## TASK 1
In the passage below on perceived neighborhood environment and travel, what reason is given for cyclists preferring primary or main roads even though those roads are not perceived as safe? Answer in one to three sentences.
## TASK 2
List every citation key that appears in the passage below on perceived neighborhood environment and travel.

## PASSAGE SHOWN
Additionally, perception of the physical environment in the neighborhood is an important factor that influences the use of different modes of transportation. However, compared to developed countries, studies that explored these relationships in developing country contexts is limited. @arellana2020developing reported that although primary/ main roads are not perceived as safe considering the high rates of traffic accidents, cyclists seem to prefer them more for easy connectivity even when there is no cycling infrastructure. However, presence of a cycling infrastructure does not mean that cyclist are safe from traffic accidents - it might reduce the likelihood, but cyclists won't be completely safe from road accidents [@huertas2020level]. @jia2014association and @cerin2014ageing found that higher levels of perceived accessibility to services in the neighborhood positively impact walking for recreation and transportation. Similar results have been found by @parra2011perceived where higher levels of physical activities (e.g. walking for leisure) was highly correlated with higher perceptions of neighborhood-level accessibility and higher perceptions of pedestrian facilities and pedestrian safety in the neighborhood. Perceived good connectivity of streets is positively related to walking and cycling among the Taiwanese employed adults [@liao2015perceived]. In Ghana, @acheampong2017towards found that higher level of perceived ease of cycling influences cycling to work.

## GIVEN DATA

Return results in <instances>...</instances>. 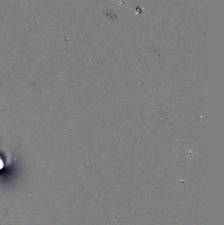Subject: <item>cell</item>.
Instances as JSON below:
<instances>
[{
  "label": "cell",
  "mask_w": 224,
  "mask_h": 225,
  "mask_svg": "<svg viewBox=\"0 0 224 225\" xmlns=\"http://www.w3.org/2000/svg\"><path fill=\"white\" fill-rule=\"evenodd\" d=\"M2 167H3V163L1 162V160H0V169H1Z\"/></svg>",
  "instance_id": "obj_1"
}]
</instances>
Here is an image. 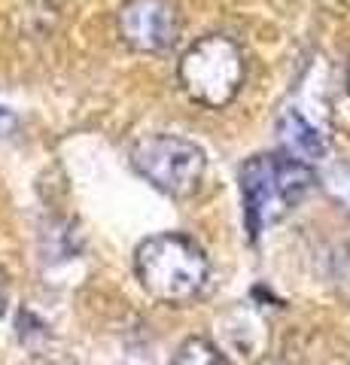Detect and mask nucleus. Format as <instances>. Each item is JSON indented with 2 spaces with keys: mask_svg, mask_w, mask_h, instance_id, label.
I'll list each match as a JSON object with an SVG mask.
<instances>
[{
  "mask_svg": "<svg viewBox=\"0 0 350 365\" xmlns=\"http://www.w3.org/2000/svg\"><path fill=\"white\" fill-rule=\"evenodd\" d=\"M134 274L140 287L165 304H183L205 289L210 277L207 256L192 237L165 232L134 250Z\"/></svg>",
  "mask_w": 350,
  "mask_h": 365,
  "instance_id": "1",
  "label": "nucleus"
},
{
  "mask_svg": "<svg viewBox=\"0 0 350 365\" xmlns=\"http://www.w3.org/2000/svg\"><path fill=\"white\" fill-rule=\"evenodd\" d=\"M314 170L308 162L292 155H253L241 168V195L247 228L256 237L262 228L277 222L314 186Z\"/></svg>",
  "mask_w": 350,
  "mask_h": 365,
  "instance_id": "2",
  "label": "nucleus"
},
{
  "mask_svg": "<svg viewBox=\"0 0 350 365\" xmlns=\"http://www.w3.org/2000/svg\"><path fill=\"white\" fill-rule=\"evenodd\" d=\"M180 86L201 107H225L244 86V52L225 34H207L180 58Z\"/></svg>",
  "mask_w": 350,
  "mask_h": 365,
  "instance_id": "3",
  "label": "nucleus"
},
{
  "mask_svg": "<svg viewBox=\"0 0 350 365\" xmlns=\"http://www.w3.org/2000/svg\"><path fill=\"white\" fill-rule=\"evenodd\" d=\"M134 170L153 182L159 192L171 198H186L198 189L201 177H205L207 158L198 143L186 140L177 134H153L134 143L131 150Z\"/></svg>",
  "mask_w": 350,
  "mask_h": 365,
  "instance_id": "4",
  "label": "nucleus"
},
{
  "mask_svg": "<svg viewBox=\"0 0 350 365\" xmlns=\"http://www.w3.org/2000/svg\"><path fill=\"white\" fill-rule=\"evenodd\" d=\"M119 34L134 52H168L180 34L174 0H125L119 9Z\"/></svg>",
  "mask_w": 350,
  "mask_h": 365,
  "instance_id": "5",
  "label": "nucleus"
},
{
  "mask_svg": "<svg viewBox=\"0 0 350 365\" xmlns=\"http://www.w3.org/2000/svg\"><path fill=\"white\" fill-rule=\"evenodd\" d=\"M277 134H280V143H284L287 155H292V158H302V162L311 165V162H317V158L326 155L323 134L314 128L299 110H287L284 116H280Z\"/></svg>",
  "mask_w": 350,
  "mask_h": 365,
  "instance_id": "6",
  "label": "nucleus"
},
{
  "mask_svg": "<svg viewBox=\"0 0 350 365\" xmlns=\"http://www.w3.org/2000/svg\"><path fill=\"white\" fill-rule=\"evenodd\" d=\"M171 365H225L220 347L207 338H189L177 347Z\"/></svg>",
  "mask_w": 350,
  "mask_h": 365,
  "instance_id": "7",
  "label": "nucleus"
},
{
  "mask_svg": "<svg viewBox=\"0 0 350 365\" xmlns=\"http://www.w3.org/2000/svg\"><path fill=\"white\" fill-rule=\"evenodd\" d=\"M323 182H326V189H329L338 201H344L350 207V168L347 165H332L323 174Z\"/></svg>",
  "mask_w": 350,
  "mask_h": 365,
  "instance_id": "8",
  "label": "nucleus"
},
{
  "mask_svg": "<svg viewBox=\"0 0 350 365\" xmlns=\"http://www.w3.org/2000/svg\"><path fill=\"white\" fill-rule=\"evenodd\" d=\"M13 128H16V116H13V113H9L6 107H0V137L9 134Z\"/></svg>",
  "mask_w": 350,
  "mask_h": 365,
  "instance_id": "9",
  "label": "nucleus"
},
{
  "mask_svg": "<svg viewBox=\"0 0 350 365\" xmlns=\"http://www.w3.org/2000/svg\"><path fill=\"white\" fill-rule=\"evenodd\" d=\"M6 311V277H4V271H0V314Z\"/></svg>",
  "mask_w": 350,
  "mask_h": 365,
  "instance_id": "10",
  "label": "nucleus"
},
{
  "mask_svg": "<svg viewBox=\"0 0 350 365\" xmlns=\"http://www.w3.org/2000/svg\"><path fill=\"white\" fill-rule=\"evenodd\" d=\"M347 88H350V64H347Z\"/></svg>",
  "mask_w": 350,
  "mask_h": 365,
  "instance_id": "11",
  "label": "nucleus"
}]
</instances>
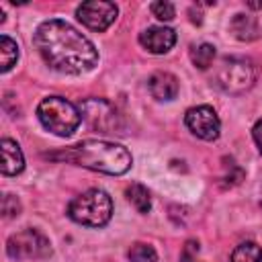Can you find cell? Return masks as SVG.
Returning a JSON list of instances; mask_svg holds the SVG:
<instances>
[{
    "label": "cell",
    "mask_w": 262,
    "mask_h": 262,
    "mask_svg": "<svg viewBox=\"0 0 262 262\" xmlns=\"http://www.w3.org/2000/svg\"><path fill=\"white\" fill-rule=\"evenodd\" d=\"M119 8L113 2L106 0H92V2H82L76 10L78 20L92 29V31H104L111 27V23L117 18Z\"/></svg>",
    "instance_id": "ba28073f"
},
{
    "label": "cell",
    "mask_w": 262,
    "mask_h": 262,
    "mask_svg": "<svg viewBox=\"0 0 262 262\" xmlns=\"http://www.w3.org/2000/svg\"><path fill=\"white\" fill-rule=\"evenodd\" d=\"M186 127L201 139L205 141H213L219 137V129H221V123H219V117L217 113L207 106V104H201V106H192L186 111Z\"/></svg>",
    "instance_id": "9c48e42d"
},
{
    "label": "cell",
    "mask_w": 262,
    "mask_h": 262,
    "mask_svg": "<svg viewBox=\"0 0 262 262\" xmlns=\"http://www.w3.org/2000/svg\"><path fill=\"white\" fill-rule=\"evenodd\" d=\"M35 47L47 66L61 74H84L98 61L94 43L70 23L51 18L35 31Z\"/></svg>",
    "instance_id": "6da1fadb"
},
{
    "label": "cell",
    "mask_w": 262,
    "mask_h": 262,
    "mask_svg": "<svg viewBox=\"0 0 262 262\" xmlns=\"http://www.w3.org/2000/svg\"><path fill=\"white\" fill-rule=\"evenodd\" d=\"M260 203H262V190H260Z\"/></svg>",
    "instance_id": "603a6c76"
},
{
    "label": "cell",
    "mask_w": 262,
    "mask_h": 262,
    "mask_svg": "<svg viewBox=\"0 0 262 262\" xmlns=\"http://www.w3.org/2000/svg\"><path fill=\"white\" fill-rule=\"evenodd\" d=\"M125 196L137 209V213H147L151 209V196H149V192L143 184H137V182L129 184L127 190H125Z\"/></svg>",
    "instance_id": "5bb4252c"
},
{
    "label": "cell",
    "mask_w": 262,
    "mask_h": 262,
    "mask_svg": "<svg viewBox=\"0 0 262 262\" xmlns=\"http://www.w3.org/2000/svg\"><path fill=\"white\" fill-rule=\"evenodd\" d=\"M68 215L72 221L86 225V227H102L108 223L113 215V201L111 196L100 188H90L82 194H78L70 207Z\"/></svg>",
    "instance_id": "277c9868"
},
{
    "label": "cell",
    "mask_w": 262,
    "mask_h": 262,
    "mask_svg": "<svg viewBox=\"0 0 262 262\" xmlns=\"http://www.w3.org/2000/svg\"><path fill=\"white\" fill-rule=\"evenodd\" d=\"M18 211H20L18 199H16L14 194H4V199H2V215H4L6 219H10V217H16Z\"/></svg>",
    "instance_id": "ffe728a7"
},
{
    "label": "cell",
    "mask_w": 262,
    "mask_h": 262,
    "mask_svg": "<svg viewBox=\"0 0 262 262\" xmlns=\"http://www.w3.org/2000/svg\"><path fill=\"white\" fill-rule=\"evenodd\" d=\"M139 43L149 53H168L176 43V33L168 27H149L139 35Z\"/></svg>",
    "instance_id": "30bf717a"
},
{
    "label": "cell",
    "mask_w": 262,
    "mask_h": 262,
    "mask_svg": "<svg viewBox=\"0 0 262 262\" xmlns=\"http://www.w3.org/2000/svg\"><path fill=\"white\" fill-rule=\"evenodd\" d=\"M37 117L47 131L59 137H70L82 121L80 108L61 96L43 98L37 106Z\"/></svg>",
    "instance_id": "3957f363"
},
{
    "label": "cell",
    "mask_w": 262,
    "mask_h": 262,
    "mask_svg": "<svg viewBox=\"0 0 262 262\" xmlns=\"http://www.w3.org/2000/svg\"><path fill=\"white\" fill-rule=\"evenodd\" d=\"M149 8H151L154 16L160 20H172L176 16V8L172 2H154Z\"/></svg>",
    "instance_id": "d6986e66"
},
{
    "label": "cell",
    "mask_w": 262,
    "mask_h": 262,
    "mask_svg": "<svg viewBox=\"0 0 262 262\" xmlns=\"http://www.w3.org/2000/svg\"><path fill=\"white\" fill-rule=\"evenodd\" d=\"M252 135H254V141H256V145H258V149H260V154H262V119L254 125Z\"/></svg>",
    "instance_id": "44dd1931"
},
{
    "label": "cell",
    "mask_w": 262,
    "mask_h": 262,
    "mask_svg": "<svg viewBox=\"0 0 262 262\" xmlns=\"http://www.w3.org/2000/svg\"><path fill=\"white\" fill-rule=\"evenodd\" d=\"M16 59H18V45L10 37L2 35L0 37V72H8L16 63Z\"/></svg>",
    "instance_id": "9a60e30c"
},
{
    "label": "cell",
    "mask_w": 262,
    "mask_h": 262,
    "mask_svg": "<svg viewBox=\"0 0 262 262\" xmlns=\"http://www.w3.org/2000/svg\"><path fill=\"white\" fill-rule=\"evenodd\" d=\"M229 262H262V248L254 242H244L231 252Z\"/></svg>",
    "instance_id": "2e32d148"
},
{
    "label": "cell",
    "mask_w": 262,
    "mask_h": 262,
    "mask_svg": "<svg viewBox=\"0 0 262 262\" xmlns=\"http://www.w3.org/2000/svg\"><path fill=\"white\" fill-rule=\"evenodd\" d=\"M63 160H70L78 166H84L94 172H104V174H125L131 168V154L111 141H100V139H86L80 141L78 145H72L61 154Z\"/></svg>",
    "instance_id": "7a4b0ae2"
},
{
    "label": "cell",
    "mask_w": 262,
    "mask_h": 262,
    "mask_svg": "<svg viewBox=\"0 0 262 262\" xmlns=\"http://www.w3.org/2000/svg\"><path fill=\"white\" fill-rule=\"evenodd\" d=\"M0 151H2V164H0V170L4 176H16L18 172H23L25 168V158H23V151L18 147L16 141L12 139H2L0 141Z\"/></svg>",
    "instance_id": "8fae6325"
},
{
    "label": "cell",
    "mask_w": 262,
    "mask_h": 262,
    "mask_svg": "<svg viewBox=\"0 0 262 262\" xmlns=\"http://www.w3.org/2000/svg\"><path fill=\"white\" fill-rule=\"evenodd\" d=\"M80 115L88 123L90 129L98 133H123L121 131V117L115 106L102 98H86L80 102Z\"/></svg>",
    "instance_id": "8992f818"
},
{
    "label": "cell",
    "mask_w": 262,
    "mask_h": 262,
    "mask_svg": "<svg viewBox=\"0 0 262 262\" xmlns=\"http://www.w3.org/2000/svg\"><path fill=\"white\" fill-rule=\"evenodd\" d=\"M147 86H149L151 96L158 100H172L178 94V80H176V76H172L168 72H156L147 80Z\"/></svg>",
    "instance_id": "7c38bea8"
},
{
    "label": "cell",
    "mask_w": 262,
    "mask_h": 262,
    "mask_svg": "<svg viewBox=\"0 0 262 262\" xmlns=\"http://www.w3.org/2000/svg\"><path fill=\"white\" fill-rule=\"evenodd\" d=\"M129 260L131 262H156L158 256H156V250L151 246H147V244H135L129 250Z\"/></svg>",
    "instance_id": "ac0fdd59"
},
{
    "label": "cell",
    "mask_w": 262,
    "mask_h": 262,
    "mask_svg": "<svg viewBox=\"0 0 262 262\" xmlns=\"http://www.w3.org/2000/svg\"><path fill=\"white\" fill-rule=\"evenodd\" d=\"M6 254L12 260H33V258H47L51 254L49 239L37 229H23L10 235L6 244Z\"/></svg>",
    "instance_id": "52a82bcc"
},
{
    "label": "cell",
    "mask_w": 262,
    "mask_h": 262,
    "mask_svg": "<svg viewBox=\"0 0 262 262\" xmlns=\"http://www.w3.org/2000/svg\"><path fill=\"white\" fill-rule=\"evenodd\" d=\"M256 82V68L246 57H223L215 70V84L229 94H242Z\"/></svg>",
    "instance_id": "5b68a950"
},
{
    "label": "cell",
    "mask_w": 262,
    "mask_h": 262,
    "mask_svg": "<svg viewBox=\"0 0 262 262\" xmlns=\"http://www.w3.org/2000/svg\"><path fill=\"white\" fill-rule=\"evenodd\" d=\"M190 59L194 63V68L199 70H207L213 59H215V47L209 45V43H201V45H194L190 49Z\"/></svg>",
    "instance_id": "e0dca14e"
},
{
    "label": "cell",
    "mask_w": 262,
    "mask_h": 262,
    "mask_svg": "<svg viewBox=\"0 0 262 262\" xmlns=\"http://www.w3.org/2000/svg\"><path fill=\"white\" fill-rule=\"evenodd\" d=\"M229 27H231L233 35H235L237 39H242V41H252V39H256L258 33H260L256 16H252V14H244V12L235 14Z\"/></svg>",
    "instance_id": "4fadbf2b"
},
{
    "label": "cell",
    "mask_w": 262,
    "mask_h": 262,
    "mask_svg": "<svg viewBox=\"0 0 262 262\" xmlns=\"http://www.w3.org/2000/svg\"><path fill=\"white\" fill-rule=\"evenodd\" d=\"M248 6H250V8H262V2H250Z\"/></svg>",
    "instance_id": "7402d4cb"
}]
</instances>
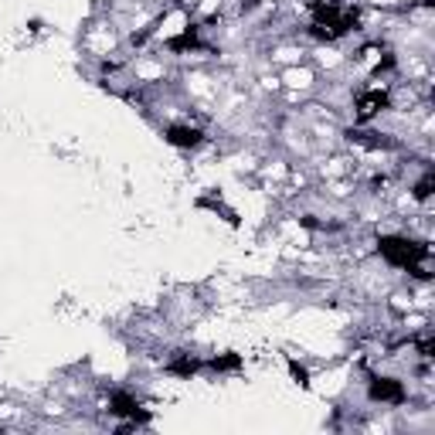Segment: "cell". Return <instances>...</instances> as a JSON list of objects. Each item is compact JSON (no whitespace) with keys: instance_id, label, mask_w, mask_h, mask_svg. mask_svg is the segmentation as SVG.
Here are the masks:
<instances>
[{"instance_id":"cell-2","label":"cell","mask_w":435,"mask_h":435,"mask_svg":"<svg viewBox=\"0 0 435 435\" xmlns=\"http://www.w3.org/2000/svg\"><path fill=\"white\" fill-rule=\"evenodd\" d=\"M384 109H388V92H384V89H368V92L357 96V119H361V123L374 119V116L384 112Z\"/></svg>"},{"instance_id":"cell-9","label":"cell","mask_w":435,"mask_h":435,"mask_svg":"<svg viewBox=\"0 0 435 435\" xmlns=\"http://www.w3.org/2000/svg\"><path fill=\"white\" fill-rule=\"evenodd\" d=\"M211 368H215V371H238V368H242V357H238V354H224V357H215V361H211Z\"/></svg>"},{"instance_id":"cell-3","label":"cell","mask_w":435,"mask_h":435,"mask_svg":"<svg viewBox=\"0 0 435 435\" xmlns=\"http://www.w3.org/2000/svg\"><path fill=\"white\" fill-rule=\"evenodd\" d=\"M371 398L384 405H401L405 401V388L394 378H371Z\"/></svg>"},{"instance_id":"cell-7","label":"cell","mask_w":435,"mask_h":435,"mask_svg":"<svg viewBox=\"0 0 435 435\" xmlns=\"http://www.w3.org/2000/svg\"><path fill=\"white\" fill-rule=\"evenodd\" d=\"M198 45H201V41H198V31H194V28H187L180 38H170V41H167L170 52H191V48H198Z\"/></svg>"},{"instance_id":"cell-8","label":"cell","mask_w":435,"mask_h":435,"mask_svg":"<svg viewBox=\"0 0 435 435\" xmlns=\"http://www.w3.org/2000/svg\"><path fill=\"white\" fill-rule=\"evenodd\" d=\"M432 187H435V173L429 170V173L415 184V198H418V201H429V198H432Z\"/></svg>"},{"instance_id":"cell-1","label":"cell","mask_w":435,"mask_h":435,"mask_svg":"<svg viewBox=\"0 0 435 435\" xmlns=\"http://www.w3.org/2000/svg\"><path fill=\"white\" fill-rule=\"evenodd\" d=\"M378 252L398 269H412V266H422L429 259V245L408 242V238H398V235H384L378 242Z\"/></svg>"},{"instance_id":"cell-5","label":"cell","mask_w":435,"mask_h":435,"mask_svg":"<svg viewBox=\"0 0 435 435\" xmlns=\"http://www.w3.org/2000/svg\"><path fill=\"white\" fill-rule=\"evenodd\" d=\"M201 140H204V136H201V129H194V126H170V129H167V143L184 147V150L198 147Z\"/></svg>"},{"instance_id":"cell-4","label":"cell","mask_w":435,"mask_h":435,"mask_svg":"<svg viewBox=\"0 0 435 435\" xmlns=\"http://www.w3.org/2000/svg\"><path fill=\"white\" fill-rule=\"evenodd\" d=\"M109 412L123 415V418H133V422H147V412H140V401L129 398V394H123V391L109 398Z\"/></svg>"},{"instance_id":"cell-6","label":"cell","mask_w":435,"mask_h":435,"mask_svg":"<svg viewBox=\"0 0 435 435\" xmlns=\"http://www.w3.org/2000/svg\"><path fill=\"white\" fill-rule=\"evenodd\" d=\"M167 371H170V374H177V378H191V374H198V371H201V361H198V357H191V354H180L177 361H170V364H167Z\"/></svg>"},{"instance_id":"cell-10","label":"cell","mask_w":435,"mask_h":435,"mask_svg":"<svg viewBox=\"0 0 435 435\" xmlns=\"http://www.w3.org/2000/svg\"><path fill=\"white\" fill-rule=\"evenodd\" d=\"M289 371H293V378L299 381V384H303V388H306V384H310V374H306V368H299V364H296V361H289Z\"/></svg>"}]
</instances>
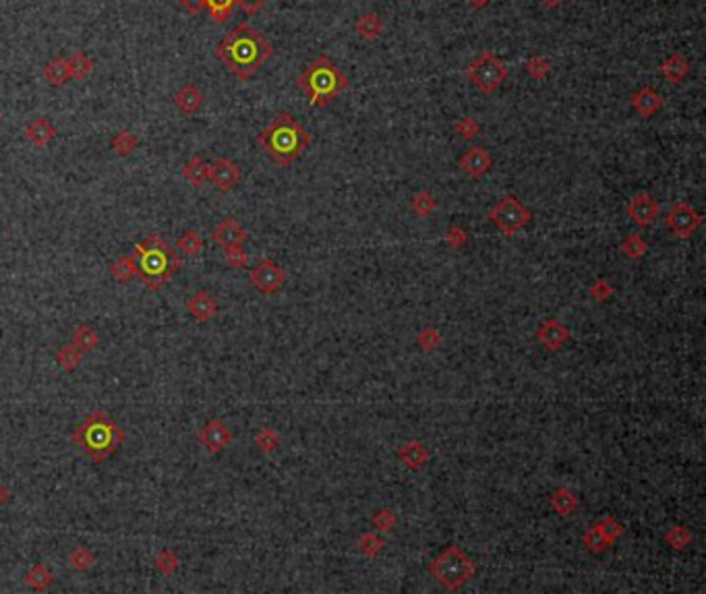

## FULL SOLUTION 1
Cyclists seem to prefer primary or main roads because those roads offer easy connectivity. They prefer them even where there is no cycling infrastructure.

## FULL SOLUTION 2
@arellana2020developing
@huertas2020level
@jia2014association
@cerin2014ageing
@parra2011perceived
@liao2015perceived
@acheampong2017towards